Kott’s personal knowledge of Russia’s postwar satellite Poland strongly influences his readings of plays and novels. He has seen Polish audiences interpret Beckett’s Waiting for Godot as a parable about waiting for true Communism. (It never arrives.) As Martin Esslin notes in his introduction to the new collection, Kott’s critical perspective has been shaped by his survival of “the most intense and dangerous ordeals in the very center of the holocaust of our times.” Despite the horror, cultural repression and extermination he has witnessed, however, Kott remains surprisingly calm and witty throughout these essays. Civilization’s grace and refinement are preserved in the book even as he writes about civilization’s destruction.
Kott often sketches biographies of the artists under discussion, and considers their literature and performances extensions (not necessarily documents) of the times in which they lived.
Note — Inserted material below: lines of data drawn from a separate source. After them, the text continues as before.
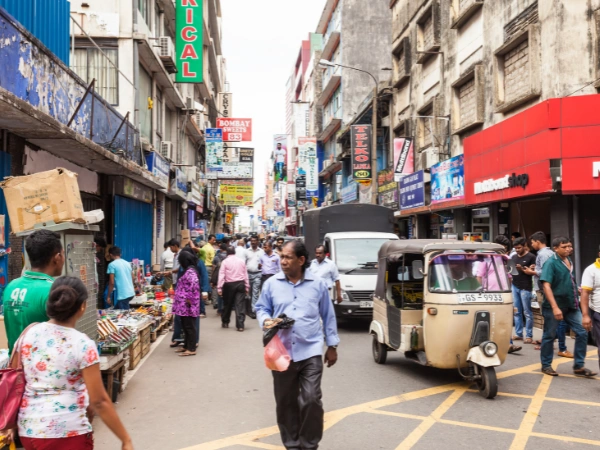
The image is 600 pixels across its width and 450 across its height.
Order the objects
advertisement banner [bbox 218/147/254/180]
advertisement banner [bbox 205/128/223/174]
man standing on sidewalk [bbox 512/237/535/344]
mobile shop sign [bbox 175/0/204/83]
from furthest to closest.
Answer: advertisement banner [bbox 218/147/254/180]
advertisement banner [bbox 205/128/223/174]
mobile shop sign [bbox 175/0/204/83]
man standing on sidewalk [bbox 512/237/535/344]

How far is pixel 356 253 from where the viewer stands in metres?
13.5

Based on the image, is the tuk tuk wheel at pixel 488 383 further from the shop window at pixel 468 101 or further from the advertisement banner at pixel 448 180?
Result: the shop window at pixel 468 101

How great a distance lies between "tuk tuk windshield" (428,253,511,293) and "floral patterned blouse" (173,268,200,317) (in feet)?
13.2

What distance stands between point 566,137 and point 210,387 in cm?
898

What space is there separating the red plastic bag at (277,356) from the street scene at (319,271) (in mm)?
25

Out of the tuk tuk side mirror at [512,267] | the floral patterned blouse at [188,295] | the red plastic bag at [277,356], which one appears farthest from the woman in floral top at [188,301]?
the red plastic bag at [277,356]

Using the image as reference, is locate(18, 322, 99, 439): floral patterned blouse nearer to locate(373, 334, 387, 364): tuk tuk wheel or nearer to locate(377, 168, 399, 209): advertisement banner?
locate(373, 334, 387, 364): tuk tuk wheel

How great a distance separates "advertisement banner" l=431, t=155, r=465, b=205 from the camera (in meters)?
18.0

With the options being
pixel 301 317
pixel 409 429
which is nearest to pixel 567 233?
pixel 409 429

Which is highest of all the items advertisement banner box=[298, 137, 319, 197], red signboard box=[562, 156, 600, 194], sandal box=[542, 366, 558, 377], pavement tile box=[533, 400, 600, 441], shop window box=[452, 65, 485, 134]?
advertisement banner box=[298, 137, 319, 197]

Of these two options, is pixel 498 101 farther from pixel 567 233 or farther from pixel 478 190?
pixel 567 233

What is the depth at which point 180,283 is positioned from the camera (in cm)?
977

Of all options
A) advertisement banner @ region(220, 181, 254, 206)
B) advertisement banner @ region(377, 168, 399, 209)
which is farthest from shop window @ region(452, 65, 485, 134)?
advertisement banner @ region(220, 181, 254, 206)

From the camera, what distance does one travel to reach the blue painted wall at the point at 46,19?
871cm
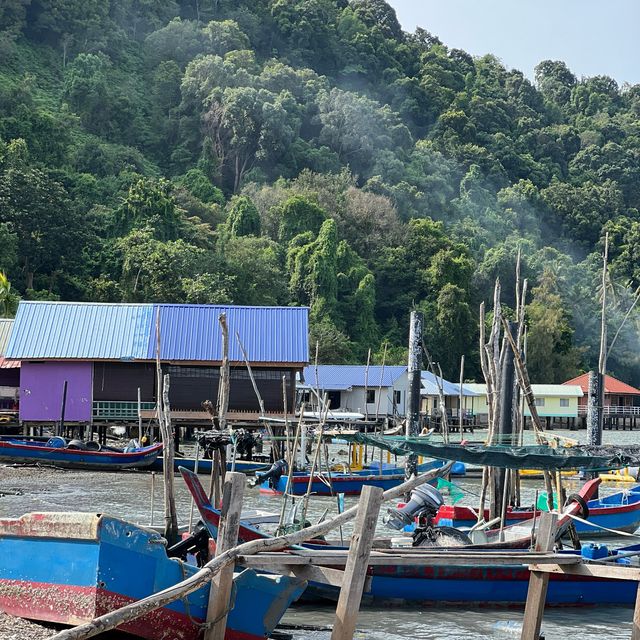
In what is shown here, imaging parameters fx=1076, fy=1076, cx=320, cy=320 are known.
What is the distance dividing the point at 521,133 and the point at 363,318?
5419cm

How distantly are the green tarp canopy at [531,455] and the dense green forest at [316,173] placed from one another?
129 feet

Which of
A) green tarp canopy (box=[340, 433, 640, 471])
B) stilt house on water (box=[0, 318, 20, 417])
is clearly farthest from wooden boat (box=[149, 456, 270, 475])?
green tarp canopy (box=[340, 433, 640, 471])

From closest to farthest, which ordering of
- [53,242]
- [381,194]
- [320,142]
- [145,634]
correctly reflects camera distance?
[145,634], [53,242], [381,194], [320,142]

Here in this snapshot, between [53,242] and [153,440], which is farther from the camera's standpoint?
[53,242]

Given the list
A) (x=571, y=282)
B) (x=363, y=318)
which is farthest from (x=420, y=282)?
(x=571, y=282)

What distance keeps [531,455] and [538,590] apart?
273 cm

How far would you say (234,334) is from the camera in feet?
125

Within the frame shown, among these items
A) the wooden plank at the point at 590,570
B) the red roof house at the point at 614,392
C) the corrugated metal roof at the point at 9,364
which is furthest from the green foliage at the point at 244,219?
the wooden plank at the point at 590,570

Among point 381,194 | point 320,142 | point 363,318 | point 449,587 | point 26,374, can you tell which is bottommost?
point 449,587

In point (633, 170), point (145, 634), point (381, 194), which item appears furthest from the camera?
point (633, 170)

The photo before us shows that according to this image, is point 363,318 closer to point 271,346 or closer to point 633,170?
point 271,346

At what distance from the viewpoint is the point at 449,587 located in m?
15.3

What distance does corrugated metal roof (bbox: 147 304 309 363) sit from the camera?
37438 mm

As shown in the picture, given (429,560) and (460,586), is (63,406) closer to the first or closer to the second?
(460,586)
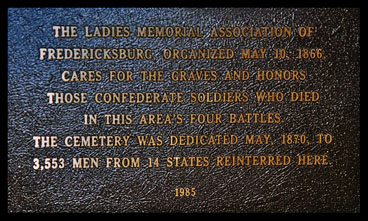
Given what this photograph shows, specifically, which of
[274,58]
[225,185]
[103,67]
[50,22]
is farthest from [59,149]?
[274,58]

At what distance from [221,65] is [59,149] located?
0.86 m

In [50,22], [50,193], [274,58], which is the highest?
[50,22]

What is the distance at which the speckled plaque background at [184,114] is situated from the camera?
7.06 feet

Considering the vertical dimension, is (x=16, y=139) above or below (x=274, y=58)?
below

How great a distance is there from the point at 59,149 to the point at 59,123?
0.12 m

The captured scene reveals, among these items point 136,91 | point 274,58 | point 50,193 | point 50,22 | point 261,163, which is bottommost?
point 50,193

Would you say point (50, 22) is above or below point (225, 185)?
above

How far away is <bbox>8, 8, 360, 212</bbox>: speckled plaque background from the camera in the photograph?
2152mm

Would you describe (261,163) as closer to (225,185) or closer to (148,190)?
(225,185)

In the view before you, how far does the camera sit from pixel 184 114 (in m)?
2.17

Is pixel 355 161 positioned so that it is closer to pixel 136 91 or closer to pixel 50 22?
pixel 136 91

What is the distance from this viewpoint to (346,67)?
7.20 feet

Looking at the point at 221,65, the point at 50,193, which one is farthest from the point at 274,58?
the point at 50,193

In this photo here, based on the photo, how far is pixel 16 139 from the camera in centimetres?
215
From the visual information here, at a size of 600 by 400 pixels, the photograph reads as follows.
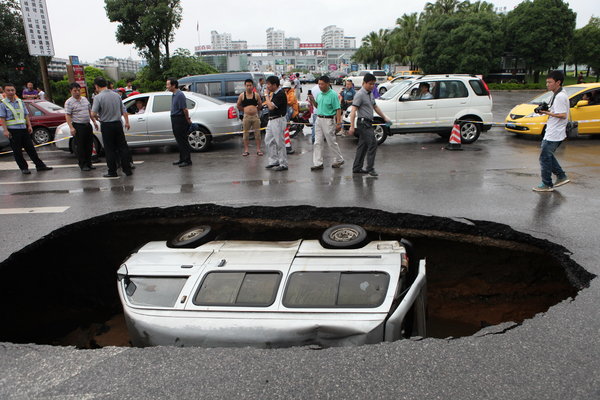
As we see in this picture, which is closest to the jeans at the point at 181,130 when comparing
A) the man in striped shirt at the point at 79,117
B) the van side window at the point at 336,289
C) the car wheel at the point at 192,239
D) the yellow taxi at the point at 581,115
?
the man in striped shirt at the point at 79,117

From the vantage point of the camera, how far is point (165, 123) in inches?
449

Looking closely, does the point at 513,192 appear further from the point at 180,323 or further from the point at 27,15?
the point at 27,15

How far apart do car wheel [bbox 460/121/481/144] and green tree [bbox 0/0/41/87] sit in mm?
22573

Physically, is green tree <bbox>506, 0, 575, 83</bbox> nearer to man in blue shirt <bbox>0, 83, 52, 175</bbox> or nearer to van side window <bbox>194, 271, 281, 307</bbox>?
man in blue shirt <bbox>0, 83, 52, 175</bbox>

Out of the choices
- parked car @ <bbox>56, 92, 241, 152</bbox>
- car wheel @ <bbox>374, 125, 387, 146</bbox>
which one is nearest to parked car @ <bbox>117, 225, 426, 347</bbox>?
parked car @ <bbox>56, 92, 241, 152</bbox>

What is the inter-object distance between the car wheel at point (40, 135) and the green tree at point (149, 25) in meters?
17.0

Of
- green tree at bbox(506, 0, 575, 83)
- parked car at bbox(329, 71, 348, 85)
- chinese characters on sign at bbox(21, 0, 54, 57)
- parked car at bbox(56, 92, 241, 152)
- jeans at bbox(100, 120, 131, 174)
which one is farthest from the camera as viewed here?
parked car at bbox(329, 71, 348, 85)

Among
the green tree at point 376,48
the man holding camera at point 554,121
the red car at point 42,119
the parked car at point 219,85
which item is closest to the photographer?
the man holding camera at point 554,121

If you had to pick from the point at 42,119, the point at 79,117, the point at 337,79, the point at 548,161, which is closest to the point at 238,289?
the point at 548,161

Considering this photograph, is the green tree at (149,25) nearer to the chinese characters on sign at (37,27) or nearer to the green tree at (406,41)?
the chinese characters on sign at (37,27)

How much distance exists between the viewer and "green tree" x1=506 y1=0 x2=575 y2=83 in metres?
37.1

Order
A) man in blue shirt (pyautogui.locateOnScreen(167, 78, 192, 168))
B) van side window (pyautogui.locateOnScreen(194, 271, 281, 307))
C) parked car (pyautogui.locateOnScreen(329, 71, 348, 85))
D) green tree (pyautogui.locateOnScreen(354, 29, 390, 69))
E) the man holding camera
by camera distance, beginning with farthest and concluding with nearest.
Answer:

He presents these artists as his contemporaries—not difficult in the cases of Brook, Grotowski and Kantor, who have been his friends and colleagues for some time. But for Kott, the plays themselves also seem to absorb and reflect the lives of their audiences and the ideological phenomena that surround them: Stalin’s career forces Polish audiences to see its murderous outlines in a production of Macbeth, for example. Kott writes about this exchange between life and drama so artfully that it sometimes appears that history and literature have performed his critical tasks for him.
One of Kott’s essays in Shakespeare Our Contemporary is credited with having inspired Peter Brook’s famous R.S.C. production of King Lear. It seems that Brook read Kott’s essay “King Lear or Endgame,” and then as if it had been written by Beckett. These new essays—particularly those on Gogol, Ibsen and Witkiewicz—should inspire more such innovative stagings.
The Theatre of Essence offers an excellent introduction to both Kott and modern drama. In fact, after reading a few essays, one might begin to wonder if Gogol, Ibsen and others did not write their plays in collaboration with Jan Kott; he makes them his dramatists—and ours, as well.
Joel Schechter is the editor of Theater magazine and a professor at the Yale School of Drama.